Intro to cohort analysis

Cohort analysis is a method to track how different groups of users behave over time. A cohort represents a group of users with shared characteristics, for instance:

  • Users who began using your product in a specific month
  • Users from a particular country or segment

While a cohort can also refer to (for example) a group of products, it's usually about users.

Cohort analysis involves examining how these groups of users behave over time. For example, you might observe how many of them return each month, or how much they spend over time.

Some scenarios where you might use cohort analysis:

  • Activation analysis - Group users by their start date and monitor their activation progress over time.
  • Retention analysis - Group users by their start or activation date and observe how many continue to use the product over time.
  • Revenue analysis and customer lifetime value - Group users by their start or first purchase date to identify trends in revenue and customer lifetime value.

Exploring cohorts

Explore cohorts table

How to read a cohorts table

  • Row by row - Each row gives you insights into the behavior of user groups over time.
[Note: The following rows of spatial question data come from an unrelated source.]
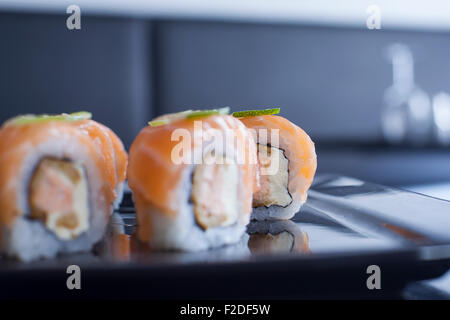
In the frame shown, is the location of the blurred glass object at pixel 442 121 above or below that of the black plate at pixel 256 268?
above

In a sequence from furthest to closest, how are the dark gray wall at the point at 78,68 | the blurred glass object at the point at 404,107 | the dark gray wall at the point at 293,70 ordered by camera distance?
the blurred glass object at the point at 404,107, the dark gray wall at the point at 293,70, the dark gray wall at the point at 78,68

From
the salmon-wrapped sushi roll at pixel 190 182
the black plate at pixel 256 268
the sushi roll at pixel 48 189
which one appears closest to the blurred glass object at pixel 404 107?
the black plate at pixel 256 268

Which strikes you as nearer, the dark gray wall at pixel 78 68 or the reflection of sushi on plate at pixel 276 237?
the reflection of sushi on plate at pixel 276 237

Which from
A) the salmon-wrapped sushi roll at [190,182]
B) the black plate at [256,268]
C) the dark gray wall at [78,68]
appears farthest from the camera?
the dark gray wall at [78,68]

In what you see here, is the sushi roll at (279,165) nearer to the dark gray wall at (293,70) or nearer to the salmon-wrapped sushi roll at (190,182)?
the salmon-wrapped sushi roll at (190,182)

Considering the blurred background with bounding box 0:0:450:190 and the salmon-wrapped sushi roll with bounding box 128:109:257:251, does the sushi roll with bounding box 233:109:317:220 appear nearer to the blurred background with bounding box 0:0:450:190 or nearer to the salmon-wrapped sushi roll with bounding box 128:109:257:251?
the salmon-wrapped sushi roll with bounding box 128:109:257:251

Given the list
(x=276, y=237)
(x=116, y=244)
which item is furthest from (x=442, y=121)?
(x=116, y=244)
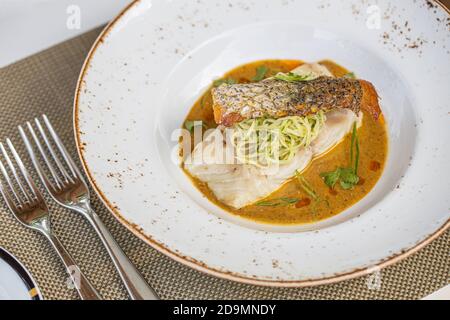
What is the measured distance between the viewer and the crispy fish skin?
3.45 metres

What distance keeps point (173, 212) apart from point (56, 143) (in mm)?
1014

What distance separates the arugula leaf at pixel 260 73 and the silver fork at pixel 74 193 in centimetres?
142

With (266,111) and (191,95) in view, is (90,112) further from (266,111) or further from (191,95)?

For instance, you can see how long different user groups remain active and at what point you start to lose them.
  • Comparing rows - Comparing rows gives insights about your product's lifetime. You can compare the behavior of user groups who began using your product early with those who started recently. This can give you insights on things like product updates or marketing efforts.
  • Diagonals - Any diagonal pattern in your cohorts table can provide insights into seasonality or indicate that something significant happened at a specific time. This is because calendar periods, for example 'May', will always be represented diagonally in a cohorts table.

Breakdown

Choose how to break down your cohorts, grouping user cohorts by a start date or a dimension. You can also adjust the granularity of both rows and columns.

Filters

Your cohorts table can be filtered like any other visualization.

Colors

Select from two color themes

  • monochrome
  • red-yellow-green

Customize color thresholds to find patterns or highlighting insights within your cohorts table.

Color cohorts table

Defining cohorts

To add cohorts to a metric, use the Cohorts section in the metric definition. As a workspace administrator, navigate to the metric and select 'Edit'. Once defined, cohorts are visualized as a table.

Define cohorts table

There are two ways of defining cohorts in Steep:

  • Standard cohorts – Easily define cohorts from your existing tables, dynamically calculated for quick insights. No adjustments to your data structure required.
  • Advanced cohorts – Built from tables explicitly created for cohorts, supporting more complex analyses like advanced retention cohorts.

Admins only

Only workspace administrators can define cohorts

Standard cohorts

Standard cohorts are defined from general detailed tables, for example orders or transactions, and dynamically calculated. They are flexible and provide a great option for most basic use cases.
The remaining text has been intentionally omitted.